LISTING
+++

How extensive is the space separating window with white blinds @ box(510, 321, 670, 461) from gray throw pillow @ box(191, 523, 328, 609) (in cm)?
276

+++

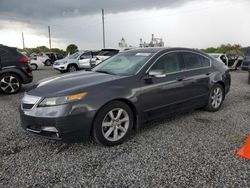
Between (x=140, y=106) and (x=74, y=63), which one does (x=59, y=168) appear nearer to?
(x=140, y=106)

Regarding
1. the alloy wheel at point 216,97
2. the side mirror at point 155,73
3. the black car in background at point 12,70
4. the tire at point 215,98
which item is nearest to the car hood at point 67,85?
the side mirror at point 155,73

+++

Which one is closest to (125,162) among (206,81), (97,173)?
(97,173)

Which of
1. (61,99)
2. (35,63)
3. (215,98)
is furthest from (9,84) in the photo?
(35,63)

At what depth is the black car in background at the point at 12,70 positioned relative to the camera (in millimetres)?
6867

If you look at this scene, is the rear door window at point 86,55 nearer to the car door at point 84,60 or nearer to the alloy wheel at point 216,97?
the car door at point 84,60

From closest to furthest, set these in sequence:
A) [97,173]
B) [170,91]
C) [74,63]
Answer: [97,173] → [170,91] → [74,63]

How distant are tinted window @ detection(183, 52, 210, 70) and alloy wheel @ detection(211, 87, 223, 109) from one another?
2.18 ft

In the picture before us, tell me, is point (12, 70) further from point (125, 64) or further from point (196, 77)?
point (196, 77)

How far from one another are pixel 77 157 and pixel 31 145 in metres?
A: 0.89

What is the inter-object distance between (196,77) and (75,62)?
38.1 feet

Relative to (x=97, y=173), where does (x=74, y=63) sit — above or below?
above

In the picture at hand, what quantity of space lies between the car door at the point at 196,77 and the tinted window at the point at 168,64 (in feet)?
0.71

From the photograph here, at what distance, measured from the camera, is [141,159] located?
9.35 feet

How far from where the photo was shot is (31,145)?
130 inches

+++

WORK INSTRUCTIONS
Copy every line from the items above that contains the word "black".

EXERCISE RESPONSE
3. the black car in background at point 12,70
At what depth is the black car in background at the point at 12,70 positioned relative to the camera (in millimetres)?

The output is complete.